• _Records from a box labeling dataset_:
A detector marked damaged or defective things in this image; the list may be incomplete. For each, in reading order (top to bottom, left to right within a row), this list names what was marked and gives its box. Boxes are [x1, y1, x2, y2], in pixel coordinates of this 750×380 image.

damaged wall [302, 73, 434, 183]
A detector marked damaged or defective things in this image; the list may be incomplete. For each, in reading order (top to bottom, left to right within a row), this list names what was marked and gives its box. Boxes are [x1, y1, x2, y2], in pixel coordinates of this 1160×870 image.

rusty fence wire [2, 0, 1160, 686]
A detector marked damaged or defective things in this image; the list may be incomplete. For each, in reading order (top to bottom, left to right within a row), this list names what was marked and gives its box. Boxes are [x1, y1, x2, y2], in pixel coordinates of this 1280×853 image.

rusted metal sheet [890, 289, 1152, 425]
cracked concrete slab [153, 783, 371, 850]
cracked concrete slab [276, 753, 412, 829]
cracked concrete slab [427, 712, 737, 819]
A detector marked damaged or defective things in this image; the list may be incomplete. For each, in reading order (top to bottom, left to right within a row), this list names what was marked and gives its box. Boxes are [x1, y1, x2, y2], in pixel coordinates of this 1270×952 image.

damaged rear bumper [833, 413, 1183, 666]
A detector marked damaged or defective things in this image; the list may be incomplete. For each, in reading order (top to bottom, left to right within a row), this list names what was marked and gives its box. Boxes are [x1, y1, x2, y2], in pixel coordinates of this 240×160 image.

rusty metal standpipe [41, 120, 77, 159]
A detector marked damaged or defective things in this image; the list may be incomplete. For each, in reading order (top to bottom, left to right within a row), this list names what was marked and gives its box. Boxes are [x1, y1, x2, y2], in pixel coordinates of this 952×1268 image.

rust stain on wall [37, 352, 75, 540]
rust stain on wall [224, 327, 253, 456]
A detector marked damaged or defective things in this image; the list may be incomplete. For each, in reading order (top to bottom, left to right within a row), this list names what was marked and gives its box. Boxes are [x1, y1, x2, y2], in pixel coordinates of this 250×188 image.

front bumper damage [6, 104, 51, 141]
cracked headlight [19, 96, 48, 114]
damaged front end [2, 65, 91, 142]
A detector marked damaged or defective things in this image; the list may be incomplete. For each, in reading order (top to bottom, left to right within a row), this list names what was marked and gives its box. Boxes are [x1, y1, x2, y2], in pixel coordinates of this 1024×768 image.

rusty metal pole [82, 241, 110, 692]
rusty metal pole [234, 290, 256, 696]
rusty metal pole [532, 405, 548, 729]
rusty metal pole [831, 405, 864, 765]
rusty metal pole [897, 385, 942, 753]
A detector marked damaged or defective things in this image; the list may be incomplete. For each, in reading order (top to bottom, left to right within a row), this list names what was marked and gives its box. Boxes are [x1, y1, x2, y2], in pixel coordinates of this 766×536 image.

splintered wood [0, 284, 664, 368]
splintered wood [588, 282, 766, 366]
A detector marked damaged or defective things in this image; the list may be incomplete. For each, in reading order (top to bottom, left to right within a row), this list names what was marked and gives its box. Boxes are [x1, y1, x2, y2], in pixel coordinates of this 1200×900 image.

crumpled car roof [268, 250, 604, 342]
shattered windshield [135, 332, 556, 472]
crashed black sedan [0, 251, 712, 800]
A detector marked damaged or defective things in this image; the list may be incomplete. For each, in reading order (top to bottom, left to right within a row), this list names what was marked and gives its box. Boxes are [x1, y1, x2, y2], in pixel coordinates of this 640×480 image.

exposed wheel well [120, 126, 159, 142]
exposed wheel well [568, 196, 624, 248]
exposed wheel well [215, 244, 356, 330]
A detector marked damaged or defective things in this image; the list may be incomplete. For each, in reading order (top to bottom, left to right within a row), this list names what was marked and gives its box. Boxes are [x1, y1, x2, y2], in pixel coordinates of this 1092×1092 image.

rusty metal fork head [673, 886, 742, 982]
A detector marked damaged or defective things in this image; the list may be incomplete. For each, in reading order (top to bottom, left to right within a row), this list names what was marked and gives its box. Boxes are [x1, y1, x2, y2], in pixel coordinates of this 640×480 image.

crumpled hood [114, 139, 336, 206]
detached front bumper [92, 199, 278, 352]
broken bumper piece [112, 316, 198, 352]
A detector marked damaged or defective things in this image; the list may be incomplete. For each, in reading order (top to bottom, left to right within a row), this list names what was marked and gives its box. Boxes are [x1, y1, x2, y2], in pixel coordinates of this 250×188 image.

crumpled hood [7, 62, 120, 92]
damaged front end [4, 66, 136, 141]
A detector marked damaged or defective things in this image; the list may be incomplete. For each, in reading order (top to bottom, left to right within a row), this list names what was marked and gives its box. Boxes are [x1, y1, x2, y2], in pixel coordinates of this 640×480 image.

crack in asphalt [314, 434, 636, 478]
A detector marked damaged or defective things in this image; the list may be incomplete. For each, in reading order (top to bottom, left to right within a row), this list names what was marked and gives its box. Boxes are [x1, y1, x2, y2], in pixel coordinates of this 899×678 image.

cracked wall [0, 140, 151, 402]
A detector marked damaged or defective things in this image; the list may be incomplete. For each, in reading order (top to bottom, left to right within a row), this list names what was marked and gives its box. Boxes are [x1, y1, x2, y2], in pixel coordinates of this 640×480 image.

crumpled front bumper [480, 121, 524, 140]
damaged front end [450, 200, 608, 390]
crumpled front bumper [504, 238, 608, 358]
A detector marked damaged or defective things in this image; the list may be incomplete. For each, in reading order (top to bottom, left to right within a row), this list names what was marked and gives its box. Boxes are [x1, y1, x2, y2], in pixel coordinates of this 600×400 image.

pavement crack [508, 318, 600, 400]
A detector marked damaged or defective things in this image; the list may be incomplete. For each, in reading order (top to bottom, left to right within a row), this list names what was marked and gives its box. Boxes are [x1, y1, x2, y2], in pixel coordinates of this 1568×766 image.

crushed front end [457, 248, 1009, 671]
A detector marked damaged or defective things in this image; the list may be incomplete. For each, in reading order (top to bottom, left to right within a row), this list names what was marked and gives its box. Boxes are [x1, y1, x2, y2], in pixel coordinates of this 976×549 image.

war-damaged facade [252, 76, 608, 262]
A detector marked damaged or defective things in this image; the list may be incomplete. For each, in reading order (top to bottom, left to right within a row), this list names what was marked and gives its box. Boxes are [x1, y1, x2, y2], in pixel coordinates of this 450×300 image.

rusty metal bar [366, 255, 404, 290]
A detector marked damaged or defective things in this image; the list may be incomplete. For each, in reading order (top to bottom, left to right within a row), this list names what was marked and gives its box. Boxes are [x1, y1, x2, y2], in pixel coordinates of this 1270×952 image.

• _GOAL_: Write out the records again, starting at the line that has "this 240×160 image." and stopping after the line that has "rusty metal standpipe [41, 120, 77, 159]", with "detector" swapped for "scanner" and everything else left as it is.

• _RESULT_:
A scanner marked damaged or defective things in this image; the list may be incomplete. For each, in reading order (top to bottom, left to right within a row), this list names what was marked and gives its box. Boxes are [x1, y1, x2, y2], in pixel coordinates of this 240×160 image.

rusty metal standpipe [41, 120, 77, 159]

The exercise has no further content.